She sighed heavily, stretching and flexing the stiffness out of her arms. “I’m sick to death of hearing about Azuta Melachrinos. I’ve stared at so many counterfeits that my eyes ache.”

“Are they at least… bad counterfeits?” Kadou asked, without much hope.

“See for yourself.” Zeliha took a pair of coins from her pocket and held them out. A gold altın. A silver yira. He freed a hand from holding Eyne and, feeling like he might be jinxing himself, gingerly touched the altın.

The instant the metal brushed his skin, he flinched. His gift for touch-tasting—the Araşti sense for metal—was only faint, manifesting as a few wisps of sense-memory. The sensation that met his fingertips as he touched the counterfeit was a flat clank, a dull and hollow sound like an empty bucket dropped on flagstones. It was so wrong feeling and so startling that he snatched his hand away and flexed his fingers before he tried again.

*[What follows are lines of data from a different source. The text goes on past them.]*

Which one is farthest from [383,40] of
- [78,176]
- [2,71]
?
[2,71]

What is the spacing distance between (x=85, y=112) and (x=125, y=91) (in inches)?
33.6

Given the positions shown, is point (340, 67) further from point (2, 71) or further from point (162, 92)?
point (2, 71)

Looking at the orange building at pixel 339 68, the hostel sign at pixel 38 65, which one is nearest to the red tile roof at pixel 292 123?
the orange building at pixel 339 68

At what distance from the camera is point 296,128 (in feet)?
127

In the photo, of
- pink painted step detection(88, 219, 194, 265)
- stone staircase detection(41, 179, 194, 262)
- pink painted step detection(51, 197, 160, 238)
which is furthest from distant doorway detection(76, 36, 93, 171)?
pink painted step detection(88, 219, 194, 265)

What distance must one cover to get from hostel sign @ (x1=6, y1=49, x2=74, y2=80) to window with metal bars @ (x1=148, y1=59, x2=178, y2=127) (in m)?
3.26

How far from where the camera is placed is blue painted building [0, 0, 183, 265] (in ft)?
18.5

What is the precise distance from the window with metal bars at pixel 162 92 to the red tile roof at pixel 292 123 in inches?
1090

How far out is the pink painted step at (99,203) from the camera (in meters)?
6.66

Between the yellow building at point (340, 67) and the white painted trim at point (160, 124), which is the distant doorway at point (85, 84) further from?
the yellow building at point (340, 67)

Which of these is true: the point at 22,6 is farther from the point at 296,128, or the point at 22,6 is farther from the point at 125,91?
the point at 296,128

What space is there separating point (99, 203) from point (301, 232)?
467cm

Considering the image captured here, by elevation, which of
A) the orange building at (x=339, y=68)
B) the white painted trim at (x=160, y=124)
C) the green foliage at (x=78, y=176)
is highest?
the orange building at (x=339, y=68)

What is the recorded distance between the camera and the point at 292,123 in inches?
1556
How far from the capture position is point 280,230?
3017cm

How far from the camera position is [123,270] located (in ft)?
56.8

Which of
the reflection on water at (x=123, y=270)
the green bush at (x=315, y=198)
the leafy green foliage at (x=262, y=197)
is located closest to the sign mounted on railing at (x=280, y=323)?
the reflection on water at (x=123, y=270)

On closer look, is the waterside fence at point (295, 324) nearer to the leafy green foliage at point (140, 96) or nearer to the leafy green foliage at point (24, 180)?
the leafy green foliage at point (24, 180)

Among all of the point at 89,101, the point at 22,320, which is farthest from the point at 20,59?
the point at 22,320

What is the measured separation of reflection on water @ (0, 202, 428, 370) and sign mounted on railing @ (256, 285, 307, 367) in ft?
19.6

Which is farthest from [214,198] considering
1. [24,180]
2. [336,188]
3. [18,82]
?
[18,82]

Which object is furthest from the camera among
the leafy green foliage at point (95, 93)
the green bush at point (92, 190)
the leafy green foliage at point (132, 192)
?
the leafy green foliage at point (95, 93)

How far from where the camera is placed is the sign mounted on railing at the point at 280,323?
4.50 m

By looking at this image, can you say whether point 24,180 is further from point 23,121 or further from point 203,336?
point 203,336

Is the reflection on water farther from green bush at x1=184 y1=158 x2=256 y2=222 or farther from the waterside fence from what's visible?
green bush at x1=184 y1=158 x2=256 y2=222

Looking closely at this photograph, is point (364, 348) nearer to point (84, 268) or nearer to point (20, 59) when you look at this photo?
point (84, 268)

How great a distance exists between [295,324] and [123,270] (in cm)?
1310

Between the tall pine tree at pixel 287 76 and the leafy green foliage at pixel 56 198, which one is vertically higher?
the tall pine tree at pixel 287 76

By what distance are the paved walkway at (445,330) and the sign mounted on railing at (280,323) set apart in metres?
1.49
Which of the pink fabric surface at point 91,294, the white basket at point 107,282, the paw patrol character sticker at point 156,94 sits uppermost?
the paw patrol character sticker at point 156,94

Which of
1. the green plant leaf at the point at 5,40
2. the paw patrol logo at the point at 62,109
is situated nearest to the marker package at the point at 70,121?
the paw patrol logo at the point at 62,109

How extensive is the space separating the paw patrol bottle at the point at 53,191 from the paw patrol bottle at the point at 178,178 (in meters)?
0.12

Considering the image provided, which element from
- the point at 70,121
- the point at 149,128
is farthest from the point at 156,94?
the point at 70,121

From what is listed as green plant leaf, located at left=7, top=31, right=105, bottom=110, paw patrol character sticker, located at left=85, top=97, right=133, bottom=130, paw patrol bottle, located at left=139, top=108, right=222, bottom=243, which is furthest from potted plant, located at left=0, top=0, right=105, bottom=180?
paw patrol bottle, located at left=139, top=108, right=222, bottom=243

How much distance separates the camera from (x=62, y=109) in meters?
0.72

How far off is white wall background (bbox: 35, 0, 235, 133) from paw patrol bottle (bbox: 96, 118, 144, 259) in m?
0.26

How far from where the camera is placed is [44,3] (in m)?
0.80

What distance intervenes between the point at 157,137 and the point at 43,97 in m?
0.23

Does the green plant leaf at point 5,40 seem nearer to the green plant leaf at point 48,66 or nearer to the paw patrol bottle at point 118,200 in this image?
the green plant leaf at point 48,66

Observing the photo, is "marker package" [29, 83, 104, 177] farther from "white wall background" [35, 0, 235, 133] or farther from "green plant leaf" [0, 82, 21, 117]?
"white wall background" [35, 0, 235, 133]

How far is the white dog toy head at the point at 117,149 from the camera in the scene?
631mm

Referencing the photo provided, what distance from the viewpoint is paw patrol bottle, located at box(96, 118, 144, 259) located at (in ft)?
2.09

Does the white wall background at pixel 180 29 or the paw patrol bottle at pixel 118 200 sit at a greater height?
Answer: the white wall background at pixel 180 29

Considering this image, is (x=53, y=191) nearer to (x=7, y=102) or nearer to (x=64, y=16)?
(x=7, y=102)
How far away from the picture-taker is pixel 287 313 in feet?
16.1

In one of his two very earliest memories, he was knee-high to all the adults, clutching at the skirts of his mother’s silk kaftan and burying his face in them from shyness whenever strangers looked at him—and there were so many strangers looking at him, smiling at him, bowing to him and Mama. There was a lot of activity around them, a loud jumble of noises and talking, and the air smelled sooty and dirty, and it was very warm, and Mama was talking to one of the strangers and only absently petting his hair as he pushed his face against her leg, and the kahya assigned as his nurse had disappeared somewhere, and—

Mama had bent down and picked him up, settling him on her hip, and he’d put his face into her hair and neck to hide, but she’d said, “Look, sweetheart, it’s your grandfather.” When he’d looked, she’d held up a coin—perfect, round and shining as the sun, with a little picture of Grandfather on it in profile, wearing his crown. And then, “Look, watch how the nice lady makes them,” and the smiling stranger sitting at the anvil in front of Mama picked up a flat, blank circle of gold with tongs from a plate near the fire beside her, placed it between two mysterious pieces of iron on the anvil, and struck it with a hammer, a loud, clear clang that made him jump. She set down the hammer, took off the top part of the thing she’d hit, and—there was Grandfather’s picture again, as if by magic.

The stranger had plucked it out and handed it to Mama, and Mama had tucked it into his palm. It had still been a little warm from the fire, as if it had been lying in the sunshine. “Do you know how much gold is in an altın, love?” Mama had asked.

He’d replied in a little whisper so the strangers couldn’t hear him, “Nine, eight, six.” She had smiled as bright as new-minted coin and kissed his cheek and told him to keep his altın safe and not to put it in his mouth.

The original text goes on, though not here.